# The Witcher: Blood Origin im Gänsehaut-Trailer mit Ohrwurm-Potenzial



## PCGH-Redaktion (14. November 2022)

Jetzt ist Ihre Meinung zu *The Witcher: Blood Origin im Gänsehaut-Trailer mit Ohrwurm-Potenzial* gefragt.

					Bitte beachtet: Der Kommentarbereich wird gemäß der Forenregeln moderiert.


Allgemeine Fragen und Kritik zu Online-Artikeln von PC Games Hardware sind im Feedback-Unterforum zu veröffentlichen und nicht im Kommentarthread zu einer News. Dort werden sie ohne Nachfragen entfernt.

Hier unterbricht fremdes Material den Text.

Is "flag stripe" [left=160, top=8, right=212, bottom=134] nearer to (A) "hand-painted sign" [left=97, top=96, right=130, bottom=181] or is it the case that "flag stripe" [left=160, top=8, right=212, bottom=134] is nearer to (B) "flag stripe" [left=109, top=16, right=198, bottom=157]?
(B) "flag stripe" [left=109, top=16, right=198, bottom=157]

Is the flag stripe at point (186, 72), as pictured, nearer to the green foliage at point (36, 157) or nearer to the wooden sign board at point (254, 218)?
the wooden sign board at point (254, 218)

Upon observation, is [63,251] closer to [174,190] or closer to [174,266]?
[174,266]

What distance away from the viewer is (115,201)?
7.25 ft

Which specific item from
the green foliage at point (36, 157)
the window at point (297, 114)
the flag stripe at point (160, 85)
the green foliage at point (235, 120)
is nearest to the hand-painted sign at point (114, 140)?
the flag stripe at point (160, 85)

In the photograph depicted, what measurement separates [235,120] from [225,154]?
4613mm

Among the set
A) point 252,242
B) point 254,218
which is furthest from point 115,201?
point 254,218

__ Zurück zum Artikel: The Witcher: Blood Origin im Gänsehaut-Trailer mit Ohrwurm-Potenzial


----------



## donutin (14. November 2022)

Habt ihr diesen Trailer nicht schon mal gepostet? Kann man da wirklich von einem ersten Eindruck sprechen?


----------



## Nazzy (14. November 2022)

es ist noch früh am morgen, sei gnädig


----------



## B00ya (14. November 2022)

Sieht halt Null Komma Null Null irgendwie irgendwo nach etwas aus was ich mit dem Namen Witcher assoziiere ...


----------



## Farmerbob (14. November 2022)

Könnte Herr der Ringe oder ein Star Treck Prequel sein


----------



## Brontomimo (14. November 2022)

Witzer - drei multikulte Freunde bekämpfen pol. korrekt das Böse.
_Mit Fantasy! Und Shaolin! Und Frau!_


----------



## Korben06 (14. November 2022)

Für alle Nicht-Witcher-Fans eine gute Sache  Ich freu mich jedenfalls.


----------



## Nazzy (14. November 2022)

yop, es ist nochmal ne ganze Ecke schlimmer geworden in den letzten Jahren.


----------



## h_tobi (14. November 2022)

Ich sehe das als kleine Action Serie, schon sind die Erwartungen nicht so hoch.


----------



## restX3 (14. November 2022)

Ach du meine Güte. Spricht mich überhaupt nicht an.


----------



## Citizenpete (15. November 2022)

Sieht eben wie der typische generische Zeitgeistquark von Netflix aus. Für mich sogar unfreiwillig komisch.
Ich hatte eigentlich gehofft, dass irgendwann Sapkowskis Narrenturm Trilogie (deutlich besser als The Witcher) verfilmt wird, doch das verschiebt sich hoffentlich, bis sich der Zeitgeist gewandelt hat oder jemand die Vorlage in die Finger bekommt, der eine getreue Adaption im Sinn hat.


----------